## [Exercice proposé 1]
D'après l'extrait fourni ci-dessous, pourquoi les politiques de François Hollande n'ont-elles pas eu des effets aussi graves que la déflation Laval de 1935 ? Répondez en une à trois phrases.
## [Exercice proposé 2]
Recopiez mot pour mot le passage de l'extrait fourni ci-dessous qui va de « Guillaume Duval : Dans » jusqu'à « des dépenses publiques. ».
## [Exercice proposé 3]
Dites si chacune des affirmations suivantes s'accorde avec l'extrait fourni ci-dessous, en répondant par oui ou par non et en citant les mots du texte qui tranchent. (a) Le gouvernement de Pierre Laval a réussi sa politique déflationniste. (b) Après la crise de 2008, Nicolas Sarkozy a mené une politique keynésienne classique. (c) Dès 2012, François Hollande a cherché à modifier les politiques européennes.

## [Extrait fourni]
● ● ● ● ● ● ●

Guillaume Duval : Dans les deux cas les socialistes sont arrivés au pouvoir plusieurs années après le déclenchement d’une grave crise économique et financière, celle de 1929 dans un cas, celle de 2008 dans l’autre. Ils arrivent aux affaires à un moment où cette crise n’est toujours pas surmontée, où le chômage continue de s’étendre et où les perspectives semblent sombres pour le pays. Le contexte est cependant très différent à bien des égards. En 1936, le Front populaire succédait au gouvernement de Pierre Laval qui avait mené, sans succès, une stricte politique déflationniste de baisse du coût du travail et des dépenses publiques. 

Le Front populaire est influencé par les thèses de John M. Keynes et la politique du New Deal de Franklin D. Roosevelt aux Etats Unis, mais aussi sans doute par le succès rencontré sur le plan économique par le volontarisme étatiste d’Adolf Hitler en Allemagne. Il entend marquer une rupture par rapport à la politique déflationniste de Laval. Sous la pression de l’insurrection pacifique qui balaie le pays en mai 1936, il sera d’ailleurs obligé d’aller nettement plus loin dans ce sens que ce qu’avait prévu son très sage programme électoral.

François Hollande a, lui, succédé à Nicolas Sarkozy qui, pour l’essentiel, en bon disciple de Jacques Chirac, avait au contraire mené une politique keynésienne classique après la crise de 2008 en laissant filer les déficits publics et en ne faisant rien pour limiter le coût du travail. Il n’a –heureusement- guère écouté en particulier la petite musique déflationniste que lui susurraient pourtant constamment à l’oreille François Fillon et les inspecteurs des Finances de Bercy. 

A l'inverse, n'est-il pas plus pertinent d'indiquer, aussi bien au travers des politiques d'austérité européennes, que de la politique de "sérieux budgétaire" prônée par le gouvernement actuel, que la filiation semble plus nette entre ce que connaît la France depuis 2008 et l'expérience déflationniste française des années 1930, régulièrement symbolisée par les décrets Laval de 1935 ?

Nicolas Sarkozy a laissé à la gauche des déficits et une dette élevée dans un contexte où partout ailleurs en Europe, on avait au contraire commencé à mener de strictes politiques déflationnistes sous la férule d’Angela Merkel et Wolfgang Schäuble. En renonçant d’emblée, dès 2012, à chercher à modifier ces politiques européennes, François Hollande s’est lui aussi coulé dans le moule austéritaire et a engagé des politiques classiquement déflationnistes de baisse du coût du travail et des dépenses publiques avec le CICE puis le pacte de responsabilité. Ces politiques n’ont cependant pas eu des effets aussi catastrophiques que la déflation Laval en 1935 parce que leur action néfaste a été limitée par la politique monétaire très expansive de la BCE et par l’effet de soutien au pouvoir d’achat des Français exercé par la forte baisse du prix du pétrole et des matières premières.

● ● ● ● ● ● ●

## [Lignes enregistrées]
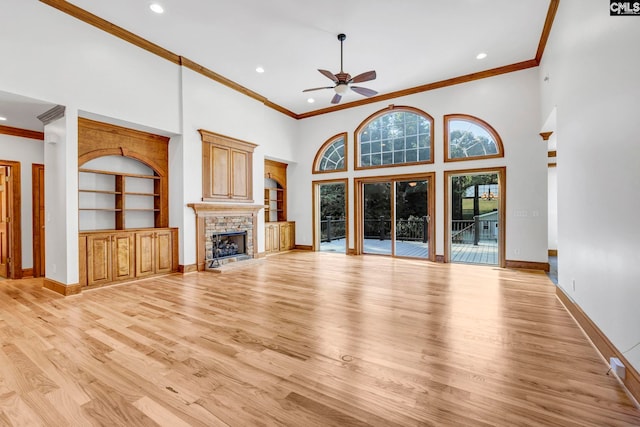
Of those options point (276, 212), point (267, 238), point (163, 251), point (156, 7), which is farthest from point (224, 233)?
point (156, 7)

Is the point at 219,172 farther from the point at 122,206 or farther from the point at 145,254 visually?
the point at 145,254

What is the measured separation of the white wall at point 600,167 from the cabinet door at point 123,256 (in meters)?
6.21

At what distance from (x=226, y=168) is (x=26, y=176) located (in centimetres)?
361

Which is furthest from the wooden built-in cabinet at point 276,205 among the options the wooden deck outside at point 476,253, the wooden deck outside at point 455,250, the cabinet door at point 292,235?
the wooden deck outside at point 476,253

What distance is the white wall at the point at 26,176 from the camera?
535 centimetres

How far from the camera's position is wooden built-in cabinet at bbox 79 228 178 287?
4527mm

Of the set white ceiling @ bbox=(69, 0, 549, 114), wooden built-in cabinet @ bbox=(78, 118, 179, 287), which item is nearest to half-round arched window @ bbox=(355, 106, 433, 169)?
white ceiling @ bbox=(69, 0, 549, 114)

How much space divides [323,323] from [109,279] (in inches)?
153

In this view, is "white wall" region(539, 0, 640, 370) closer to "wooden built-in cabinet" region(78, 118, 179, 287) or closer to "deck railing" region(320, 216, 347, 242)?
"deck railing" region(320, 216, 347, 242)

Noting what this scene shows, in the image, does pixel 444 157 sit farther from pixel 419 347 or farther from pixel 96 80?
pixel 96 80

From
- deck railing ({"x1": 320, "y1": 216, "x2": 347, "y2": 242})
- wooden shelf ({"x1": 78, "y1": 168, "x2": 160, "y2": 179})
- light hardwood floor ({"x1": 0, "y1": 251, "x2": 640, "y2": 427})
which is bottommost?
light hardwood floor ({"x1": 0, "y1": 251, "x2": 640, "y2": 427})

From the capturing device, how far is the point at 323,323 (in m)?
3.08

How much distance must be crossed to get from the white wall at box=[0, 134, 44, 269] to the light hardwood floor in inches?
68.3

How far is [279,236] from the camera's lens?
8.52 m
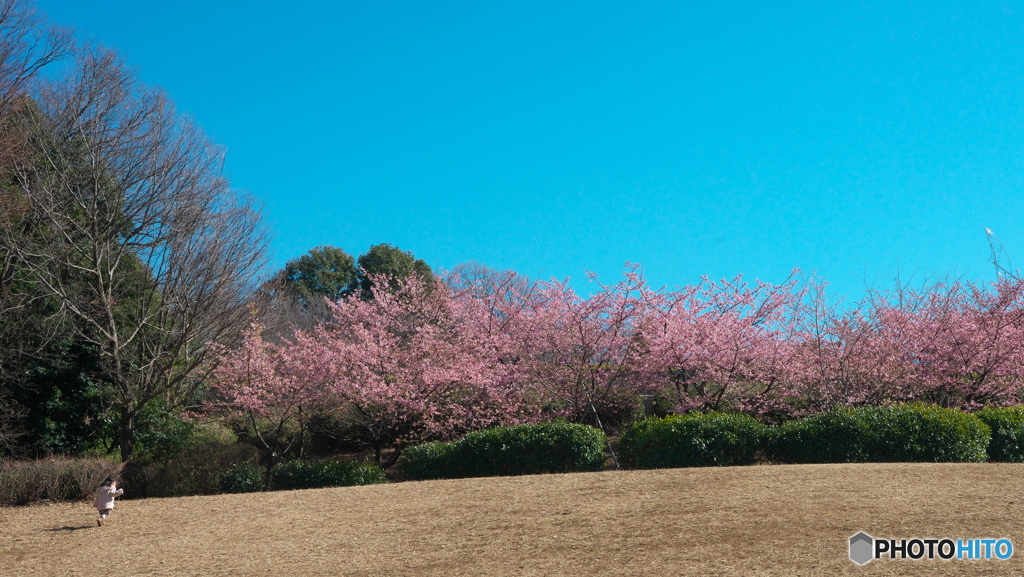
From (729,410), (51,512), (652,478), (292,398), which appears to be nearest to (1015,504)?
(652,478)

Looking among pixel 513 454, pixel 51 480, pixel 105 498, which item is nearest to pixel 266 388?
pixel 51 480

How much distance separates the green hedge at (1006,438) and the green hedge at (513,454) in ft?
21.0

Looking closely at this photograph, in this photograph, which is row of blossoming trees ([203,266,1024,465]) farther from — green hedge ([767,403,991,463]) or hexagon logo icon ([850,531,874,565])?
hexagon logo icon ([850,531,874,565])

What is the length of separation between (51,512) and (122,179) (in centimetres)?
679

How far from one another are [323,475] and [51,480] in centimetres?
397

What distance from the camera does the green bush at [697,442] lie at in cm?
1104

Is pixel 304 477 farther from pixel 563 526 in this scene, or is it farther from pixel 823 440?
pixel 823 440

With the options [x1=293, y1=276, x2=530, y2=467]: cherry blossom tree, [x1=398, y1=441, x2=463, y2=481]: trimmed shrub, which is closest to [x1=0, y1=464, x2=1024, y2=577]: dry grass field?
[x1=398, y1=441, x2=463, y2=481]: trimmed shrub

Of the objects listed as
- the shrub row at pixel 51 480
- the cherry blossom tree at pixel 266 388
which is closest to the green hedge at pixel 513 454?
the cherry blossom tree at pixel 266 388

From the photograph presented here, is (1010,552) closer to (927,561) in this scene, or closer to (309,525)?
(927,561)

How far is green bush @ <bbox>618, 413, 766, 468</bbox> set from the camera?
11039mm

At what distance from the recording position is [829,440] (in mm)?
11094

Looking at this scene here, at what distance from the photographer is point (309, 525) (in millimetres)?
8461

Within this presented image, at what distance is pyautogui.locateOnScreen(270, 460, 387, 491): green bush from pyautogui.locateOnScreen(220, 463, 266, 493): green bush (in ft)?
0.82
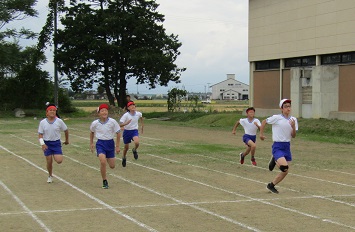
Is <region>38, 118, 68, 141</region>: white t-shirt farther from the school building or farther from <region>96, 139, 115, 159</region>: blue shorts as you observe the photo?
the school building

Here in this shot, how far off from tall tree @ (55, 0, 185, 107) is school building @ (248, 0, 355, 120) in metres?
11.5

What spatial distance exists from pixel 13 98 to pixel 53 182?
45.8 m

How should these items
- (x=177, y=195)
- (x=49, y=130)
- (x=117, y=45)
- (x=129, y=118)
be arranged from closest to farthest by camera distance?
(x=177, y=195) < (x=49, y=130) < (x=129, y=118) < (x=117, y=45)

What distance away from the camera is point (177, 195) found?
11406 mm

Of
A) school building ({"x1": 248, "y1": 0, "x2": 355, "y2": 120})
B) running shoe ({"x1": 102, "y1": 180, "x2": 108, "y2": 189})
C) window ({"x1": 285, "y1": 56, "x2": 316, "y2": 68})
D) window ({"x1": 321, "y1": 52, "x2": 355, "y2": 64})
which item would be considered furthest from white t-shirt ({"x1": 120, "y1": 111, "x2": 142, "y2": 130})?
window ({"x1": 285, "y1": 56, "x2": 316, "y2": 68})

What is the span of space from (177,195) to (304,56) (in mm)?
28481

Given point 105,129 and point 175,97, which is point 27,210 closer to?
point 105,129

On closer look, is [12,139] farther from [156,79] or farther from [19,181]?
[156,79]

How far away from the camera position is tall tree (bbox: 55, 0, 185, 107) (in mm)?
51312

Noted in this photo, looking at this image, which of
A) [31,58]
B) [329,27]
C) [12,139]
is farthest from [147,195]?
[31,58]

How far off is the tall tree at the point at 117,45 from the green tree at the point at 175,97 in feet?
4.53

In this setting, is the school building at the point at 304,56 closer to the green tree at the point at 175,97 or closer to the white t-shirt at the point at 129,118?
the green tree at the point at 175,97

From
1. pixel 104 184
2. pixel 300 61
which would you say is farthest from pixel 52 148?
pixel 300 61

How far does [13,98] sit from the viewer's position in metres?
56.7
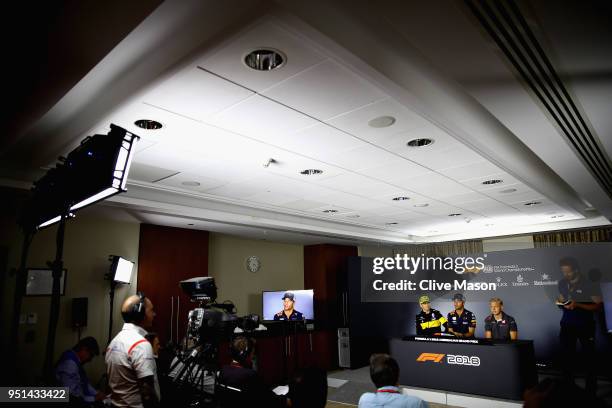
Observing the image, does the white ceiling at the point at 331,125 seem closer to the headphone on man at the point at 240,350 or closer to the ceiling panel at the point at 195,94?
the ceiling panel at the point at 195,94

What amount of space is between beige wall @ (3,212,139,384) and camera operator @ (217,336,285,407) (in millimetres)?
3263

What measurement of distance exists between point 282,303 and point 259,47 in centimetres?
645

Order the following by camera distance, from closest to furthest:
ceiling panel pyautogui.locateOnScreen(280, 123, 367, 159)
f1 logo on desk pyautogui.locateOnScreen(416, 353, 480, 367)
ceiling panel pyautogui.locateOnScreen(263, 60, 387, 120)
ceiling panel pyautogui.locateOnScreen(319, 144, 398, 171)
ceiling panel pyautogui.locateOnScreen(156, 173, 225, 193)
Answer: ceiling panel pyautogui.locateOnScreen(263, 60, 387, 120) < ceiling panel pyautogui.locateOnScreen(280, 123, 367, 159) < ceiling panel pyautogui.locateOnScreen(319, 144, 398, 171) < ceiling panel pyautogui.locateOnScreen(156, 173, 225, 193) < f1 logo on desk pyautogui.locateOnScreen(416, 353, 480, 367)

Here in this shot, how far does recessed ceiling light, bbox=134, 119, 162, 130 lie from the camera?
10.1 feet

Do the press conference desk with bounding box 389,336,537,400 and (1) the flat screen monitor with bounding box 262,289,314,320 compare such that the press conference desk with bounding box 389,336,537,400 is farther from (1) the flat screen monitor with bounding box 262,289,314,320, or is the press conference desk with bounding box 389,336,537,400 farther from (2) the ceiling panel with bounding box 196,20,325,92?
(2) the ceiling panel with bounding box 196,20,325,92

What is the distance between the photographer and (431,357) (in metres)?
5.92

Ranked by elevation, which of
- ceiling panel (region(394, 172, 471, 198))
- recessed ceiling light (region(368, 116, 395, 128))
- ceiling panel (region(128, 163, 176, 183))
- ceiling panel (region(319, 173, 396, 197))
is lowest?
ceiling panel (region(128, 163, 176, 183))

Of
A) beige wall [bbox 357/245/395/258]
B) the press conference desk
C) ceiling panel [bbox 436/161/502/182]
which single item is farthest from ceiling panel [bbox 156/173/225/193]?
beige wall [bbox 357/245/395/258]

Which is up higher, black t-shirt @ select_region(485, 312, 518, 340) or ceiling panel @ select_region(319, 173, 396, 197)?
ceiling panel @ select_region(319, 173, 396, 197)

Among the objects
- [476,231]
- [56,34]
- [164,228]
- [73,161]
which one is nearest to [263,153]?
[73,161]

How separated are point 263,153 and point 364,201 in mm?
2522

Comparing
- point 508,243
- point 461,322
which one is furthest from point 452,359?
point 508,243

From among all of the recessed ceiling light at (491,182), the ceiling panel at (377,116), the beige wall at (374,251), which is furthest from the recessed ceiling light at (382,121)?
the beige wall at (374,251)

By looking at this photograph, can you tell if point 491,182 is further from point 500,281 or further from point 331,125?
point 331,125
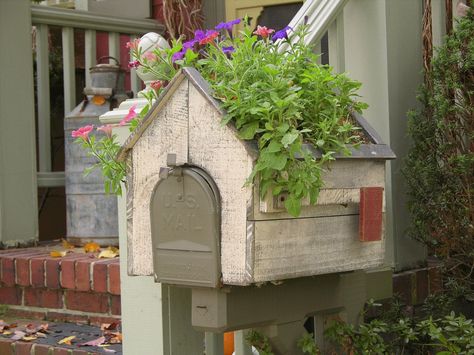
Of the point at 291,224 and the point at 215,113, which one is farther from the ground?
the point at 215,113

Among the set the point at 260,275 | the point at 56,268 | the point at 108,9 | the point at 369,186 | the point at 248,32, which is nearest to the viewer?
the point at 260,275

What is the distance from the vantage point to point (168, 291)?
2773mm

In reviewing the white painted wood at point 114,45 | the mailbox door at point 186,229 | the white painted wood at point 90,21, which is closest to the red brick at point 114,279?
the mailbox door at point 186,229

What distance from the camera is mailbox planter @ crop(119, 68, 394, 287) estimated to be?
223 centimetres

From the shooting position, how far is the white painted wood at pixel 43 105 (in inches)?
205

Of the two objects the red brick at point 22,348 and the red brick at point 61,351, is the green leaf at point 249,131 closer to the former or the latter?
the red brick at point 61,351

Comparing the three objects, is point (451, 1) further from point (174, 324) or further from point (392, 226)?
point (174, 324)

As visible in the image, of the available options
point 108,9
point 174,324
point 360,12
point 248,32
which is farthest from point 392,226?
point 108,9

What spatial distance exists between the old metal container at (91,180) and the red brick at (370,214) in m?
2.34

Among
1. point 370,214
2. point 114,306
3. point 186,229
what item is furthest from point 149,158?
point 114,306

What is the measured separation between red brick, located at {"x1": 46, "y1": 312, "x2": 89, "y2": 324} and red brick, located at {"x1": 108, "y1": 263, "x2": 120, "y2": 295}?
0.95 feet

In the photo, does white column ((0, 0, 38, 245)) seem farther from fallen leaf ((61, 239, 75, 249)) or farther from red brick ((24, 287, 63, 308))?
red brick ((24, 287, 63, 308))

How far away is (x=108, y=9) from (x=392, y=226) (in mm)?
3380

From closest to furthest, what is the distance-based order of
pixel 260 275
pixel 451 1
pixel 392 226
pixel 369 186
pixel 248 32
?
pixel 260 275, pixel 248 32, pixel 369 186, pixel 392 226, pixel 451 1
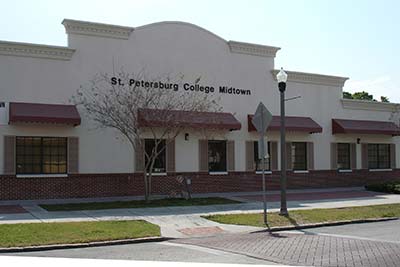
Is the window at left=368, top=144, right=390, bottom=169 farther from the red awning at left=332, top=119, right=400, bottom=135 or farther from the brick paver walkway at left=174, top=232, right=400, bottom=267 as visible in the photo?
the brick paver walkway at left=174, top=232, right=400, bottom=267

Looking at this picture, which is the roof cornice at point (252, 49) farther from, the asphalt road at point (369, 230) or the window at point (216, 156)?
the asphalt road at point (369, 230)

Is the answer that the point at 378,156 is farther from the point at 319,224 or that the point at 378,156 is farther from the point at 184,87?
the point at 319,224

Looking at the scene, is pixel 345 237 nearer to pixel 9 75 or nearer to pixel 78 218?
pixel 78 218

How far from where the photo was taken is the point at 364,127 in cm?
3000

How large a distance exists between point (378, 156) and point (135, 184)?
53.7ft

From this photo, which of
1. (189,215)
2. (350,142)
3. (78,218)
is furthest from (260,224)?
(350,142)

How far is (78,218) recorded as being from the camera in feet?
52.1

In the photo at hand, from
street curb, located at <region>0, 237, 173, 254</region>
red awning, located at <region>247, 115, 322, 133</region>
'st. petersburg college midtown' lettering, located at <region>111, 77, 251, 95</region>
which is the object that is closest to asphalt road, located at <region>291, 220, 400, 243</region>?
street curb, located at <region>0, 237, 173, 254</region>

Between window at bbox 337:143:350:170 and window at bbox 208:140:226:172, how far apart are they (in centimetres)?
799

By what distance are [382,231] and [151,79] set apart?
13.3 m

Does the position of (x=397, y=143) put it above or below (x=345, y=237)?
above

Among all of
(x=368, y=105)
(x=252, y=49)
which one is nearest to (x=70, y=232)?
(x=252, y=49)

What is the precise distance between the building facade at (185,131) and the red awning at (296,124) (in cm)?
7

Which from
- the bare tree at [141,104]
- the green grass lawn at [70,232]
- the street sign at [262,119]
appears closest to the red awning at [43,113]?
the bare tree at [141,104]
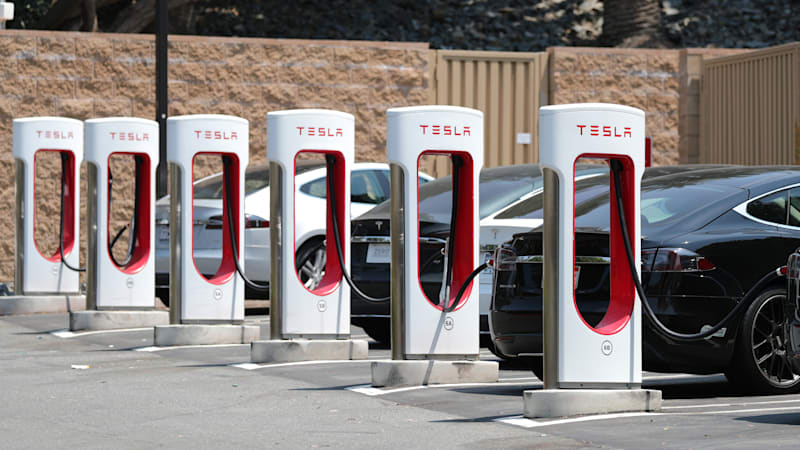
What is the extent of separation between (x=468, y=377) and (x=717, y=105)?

● ● ● ● ● ● ●

## [Réponse à l'exercice 1]
Leur effet néfaste a été freiné par la politique monétaire très expansive de la BCE. Il a aussi été limité par la forte baisse du prix du pétrole et des matières premières, qui a soutenu le pouvoir d'achat des Français.

## [Réponse à l'exercice 2]
Guillaume Duval : Dans les deux cas les socialistes sont arrivés au pouvoir plusieurs années après le déclenchement d’une grave crise économique et financière, celle de 1929 dans un cas, celle de 2008 dans l’autre. Ils arrivent aux affaires à un moment où cette crise n’est toujours pas surmontée, où le chômage continue de s’étendre et où les perspectives semblent sombres pour le pays. Le contexte est cependant très différent à bien des égards. En 1936, le Front populaire succédait au gouvernement de Pierre Laval qui avait mené, sans succès, une stricte politique déflationniste de baisse du coût du travail et des dépenses publiques.

## [Réponse à l'exercice 3]
(a) Non : « avait mené, sans succès, une stricte politique déflationniste ».
(b) Oui : « avait au contraire mené une politique keynésienne classique après la crise de 2008 ».
(c) Non : « En renonçant d’emblée, dès 2012, à chercher à modifier ces politiques européennes ».